**Work instructions**.
**A)** Write out the stretch of the article on hooking inlined functions from "The plan of attack is" through "from the stub.", word for word.
**B)** Pick up the article on hooking inlined functions in Ruby Enterprise Edition after its final sentence and keep writing it.

**Extract provided**.
----------

This article expands on a previous article by showing how to hook functions which are inlined by the compiler. This technique can be applied to other binaries, but the binary in question is Ruby Enterprise Edition 1.8.7. The use case is to build a memory profiler without requiring patches to the VM, but just a Ruby gem.

It’s on GitHub

The memory profiler is NOT DONE, yet. It will be soon. Stay tuned.

The code described here is incorporated into a Ruby Gem which can be found on github: http://github.com/ice799/memprof specifically at: http://github.com/ice799/memprof/blob/master/ext/memprof.c#L202-318

Overview of the plan of attack

The plan of attack is relatively straight forward:

  1. Find the inlined code.
  2. Overwrite part of it to redirect to a stub.
  3. Call out to a handler from the stub.
  4. Make sure the return path is sane.

As simple as this seems, implementing these steps is actually a bit tricky.

Finding pieces of inlined code

Before finding pieces of inlined code, let’s first examine the C code we want to hook. I’m going to be showing how to hook the inline function add_freelist.

The code for add_freelist is short:

static inline void
add_freelist(p)
    RVALUE *p;
{
    if (p->as.free.flags != 0)
        p->as.free.flags = 0;
    if (p->as.free.next != freelist)
        p->as.free.next = freelist;
    freelist = p;
}

There is one really important feature of this code which stands out almost immediately. freelist has (at least) compilation unit scope. This is awesome because freelist serves as a marker when searching for assembly instructions to overwrite. Since the freelist has compilation unit scope, it’ll live at some static memory location.

----------

**Record list**.
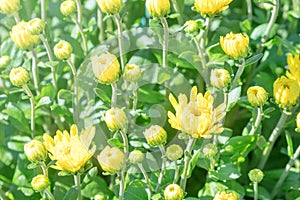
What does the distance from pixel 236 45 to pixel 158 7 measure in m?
0.19

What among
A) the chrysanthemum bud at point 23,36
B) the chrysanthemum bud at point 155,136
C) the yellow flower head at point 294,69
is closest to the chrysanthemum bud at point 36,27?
the chrysanthemum bud at point 23,36

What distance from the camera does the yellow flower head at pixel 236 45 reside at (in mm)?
1448

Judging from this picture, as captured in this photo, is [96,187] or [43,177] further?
[96,187]

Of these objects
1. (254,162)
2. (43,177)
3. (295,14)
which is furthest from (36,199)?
(295,14)

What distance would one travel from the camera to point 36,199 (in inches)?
66.0

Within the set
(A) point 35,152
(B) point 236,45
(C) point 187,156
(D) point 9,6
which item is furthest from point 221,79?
(D) point 9,6

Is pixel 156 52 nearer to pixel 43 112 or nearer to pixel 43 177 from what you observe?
pixel 43 112

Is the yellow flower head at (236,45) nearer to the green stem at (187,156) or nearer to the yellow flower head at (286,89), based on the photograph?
the yellow flower head at (286,89)

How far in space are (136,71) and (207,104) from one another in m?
0.18

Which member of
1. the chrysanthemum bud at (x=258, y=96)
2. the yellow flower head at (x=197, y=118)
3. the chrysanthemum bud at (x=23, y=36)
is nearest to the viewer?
the yellow flower head at (x=197, y=118)

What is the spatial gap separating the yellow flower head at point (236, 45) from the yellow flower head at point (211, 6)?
Answer: 0.27 feet

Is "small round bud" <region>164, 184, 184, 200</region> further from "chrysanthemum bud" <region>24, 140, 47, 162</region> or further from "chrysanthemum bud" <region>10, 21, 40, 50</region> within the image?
"chrysanthemum bud" <region>10, 21, 40, 50</region>

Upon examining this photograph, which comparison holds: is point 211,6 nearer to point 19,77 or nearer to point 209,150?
point 209,150

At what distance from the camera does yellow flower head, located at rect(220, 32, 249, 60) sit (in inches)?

----------

**Responses to the tasks**.
**A)**
The plan of attack is relatively straight forward:

  1. Find the inlined code.
  2. Overwrite part of it to redirect to a stub.
  3. Call out to a handler from the stub.

**B)**
If we find writes to this static memory location, we find our inline function code.

Let’s take a look at the instructions generated from this C code (unrelated instructions snipped out):

  437f21:       48 c7 00 00 00 00 00    movq   $0x0,(%rax)
   . . . . .
  437f2c:       48 8b 05 65 de 2d 00    mov    0x2dde65(%rip),%rax  # 715d98 [freelist]
   . . . . .
  437f48:       48 89 05 49 de 2d 00    mov    %rax,0x2dde49(%rip)  # 715d98 [freelist]

The last instruction above updates freelist, it is the instruction generated for the C statement freelist = p;.

As you can see from the instruction, the destination is freelist. This makes it insanely easy to locate instances of this inline function. Just need to write a piece of C code which scans the binary image in memory, searching for mov instructions where the destination is freelist and I’ve found the inlined instances of add_freelist.

Why not insert a trampoline by overwriting that last mov instruction?

Overwriting with a jmp

The mov instruction above is 7 bytes wide. As long as the instruction we’re going to implant is 7 bytes or thinner, everything is good to go. Using a callq is out of the question because we can’t ensure the stack is 16-byte aligned as per the x86_64 ABI2. As it turns out, a jmp instruction that uses a 32bit displacement from the instruction pointer only requires 5 bytes. We’ll be able to implant the instruction that’s needed, and even have room to spare.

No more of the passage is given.